Greene also said that the protests and recounts are one way for Wray, first elected in 2005, to try to stay in office. 

“Roughly 20 years serving in the state legislature, and it's got to be hard to think that you're 30 votes away from losing that,” Greene said. “If there's legal, reasonable mechanisms that you can pursue, kind of like every opportunity to make sure you hold on to that political office, I can certainly see why somebody would do that.”    

Wray, who serves as chairman of the finance committee, is one of the most conservative Democrats in the legislature. According to an analysis from N.C. Newsline, the average Democrat in the General Assembly voted with the Republican majority 66% of the time in 2023. Wray voted with Republicans 88% of the time, including on the state budget, which Gov. Roy Cooper did not sign, and to overturn several of Cooper’s vetoes. 

Pierce, who at one point served on the governor’s Teacher Advisory Committee, was endorsed by the Progressive Caucus of the N.C. Democratic Party and Carolina Forward, another progressive group. 

Those groups, and other Democratic ones, have denounced Wray’s protests and calls for recounts, and are urging him to concede. Anderson Clayton, chair of the North Carolina Democratic Party, called Pierce representative-elect in a video.

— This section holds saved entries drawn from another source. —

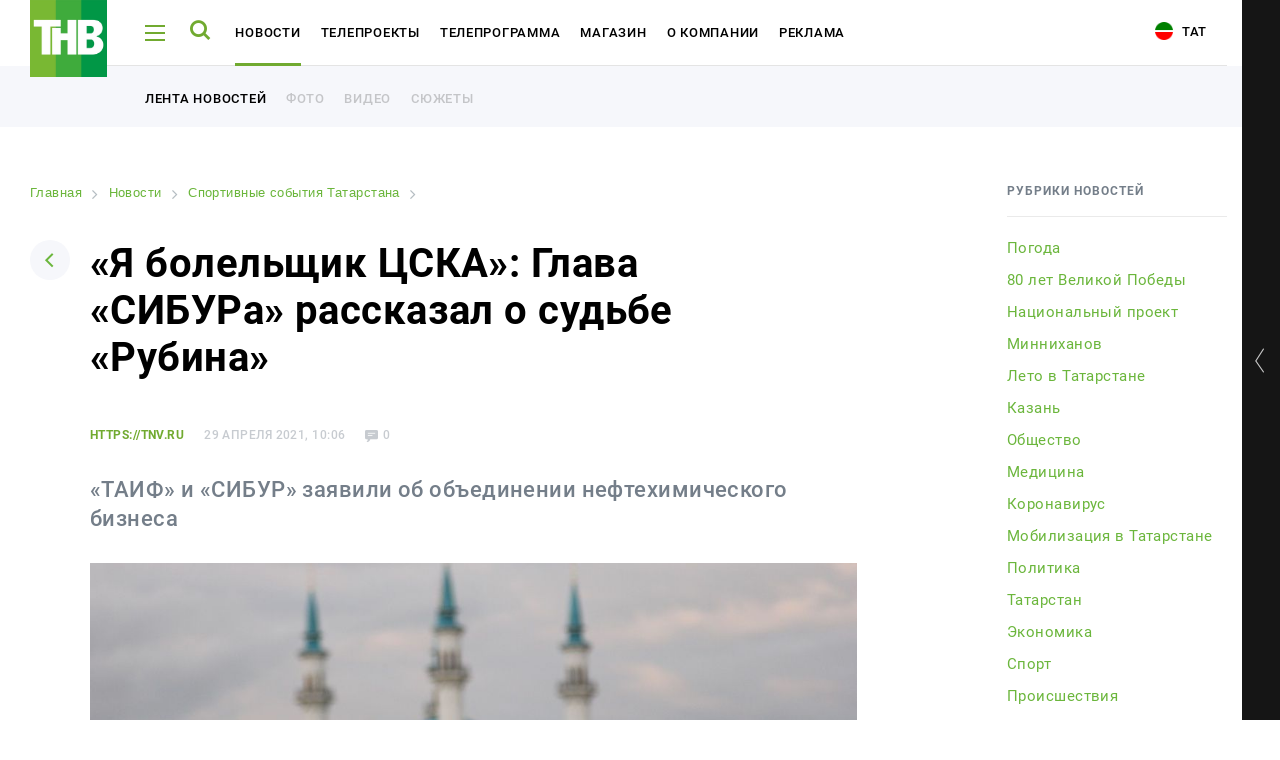

--- FILE ---
content_type: application/x-javascript; charset=UTF-8
request_url: https://tnv.ru/news/sport/173952-ya-bolelshchik-tsska-glava-sibura-rasskazal-o-sudbe-rubina/?bxrand=1769540405181
body_size: 871
content:
{"js":["\/bitrix\/js\/ui\/dexie\/dist\/dexie.bundle.js","\/bitrix\/js\/main\/core\/core_ls.js","\/bitrix\/js\/main\/core\/core_fx.js","\/bitrix\/js\/main\/core\/core_frame_cache.js","\/local\/static\/js\/new.app.min.js","\/local\/player\/playerjs.js","\/local\/static_backend\/js\/jquery.form.min.js","\/local\/static_backend\/js\/lazyload.min.js","\/local\/static_backend\/js\/infinite-scroll.pkgd.min.js","\/local\/static_backend\/js\/backend.js","\/local\/templates\/.default\/components\/hotline.design\/empty\/news-detail\/script.js","\/local\/templates\/.default\/components\/aristov.comments\/comments\/news\/script.js"],"lang":{"LANGUAGE_ID":"ru","FORMAT_DATE":"DD.MM.YYYY","FORMAT_DATETIME":"DD.MM.YYYY HH:MI:SS","COOKIE_PREFIX":"BITRIX_SM","SERVER_TZ_OFFSET":"10800","UTF_MODE":"Y","SITE_ID":"s1","SITE_DIR":"\/","USER_ID":"","SERVER_TIME":1769540407,"USER_TZ_OFFSET":0,"USER_TZ_AUTO":"Y","bitrix_sessid":"846f41fc50fb3f2c3acbb905806704b6"},"css":["\/local\/static_backend\/css\/fonts.css","\/local\/static\/css\/new.22.app.min.css","\/local\/static_backend\/css\/style.css","\/local\/templates\/.default\/components\/bitrix\/news.list\/tv-online-aside\/style.css","\/local\/templates\/.default\/components\/bitrix\/news.list\/header-social-link\/style.css","\/local\/templates\/.default\/components\/bitrix\/breadcrumb\/.default\/style.css","\/local\/templates\/.default\/components\/bitrix\/news.detail\/news-item\/style.css","\/local\/templates\/.default\/components\/aristov.comments\/comments\/news\/style.css"],"htmlCacheChanged":true,"isManifestUpdated":false,"dynamicBlocks":[{"ID":"bxdynamic_2DJmFo","CONTENT":"<div class=\"page__container\"><div class=\"show-poster show-poster--big-offset\"><\/div><\/div>","HASH":"fdc922e749d3","PROPS":{"ID":"2DJmFo","CONTAINER_ID":null,"USE_BROWSER_STORAGE":false,"AUTO_UPDATE":true,"USE_ANIMATION":false,"CSS":[],"JS":[],"BUNDLE_JS":[],"BUNDLE_CSS":[],"STRINGS":[]}},{"ID":"bxdynamic_Zg1Ab0","CONTENT":"<div class=\"novelty__poster novelty__poster--comments-form\"><\/div>","HASH":"13e9ef4e3899","PROPS":{"ID":"Zg1Ab0","CONTAINER_ID":null,"USE_BROWSER_STORAGE":false,"AUTO_UPDATE":true,"USE_ANIMATION":false,"CSS":[],"JS":[],"BUNDLE_JS":[],"BUNDLE_CSS":[],"STRINGS":[]}}],"spread":[]}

“We want to be clear: while he has the right to request a recount, it is clear that the outcome will not change. Representative-elect Rodney D. Pierce will represent Warren, Halifax and Northampton counties come January 2025. We call on Rep. Michael Wray to concede,” said Young Democrats of N.C. in a statement

Wray would not be the only moderate Democrat in the state to lose a primary if the result in his race holds. Sen. Mike Woodard of Durham lost to a progressive challenger, Sophia Chitlik, who once worked in the Obama administration.

Greene said the election of progressives in deeply blue districts is the result of people voting for candidates who more closely represent the Democratic Party.

“I think it reflects a genuine change in the Democratic Party, and that there's a real, ascendancy might be a little strong, but relatively speaking, of people on the more progressive side of the party willing to flex their electoral muscles a little more,” Greene said.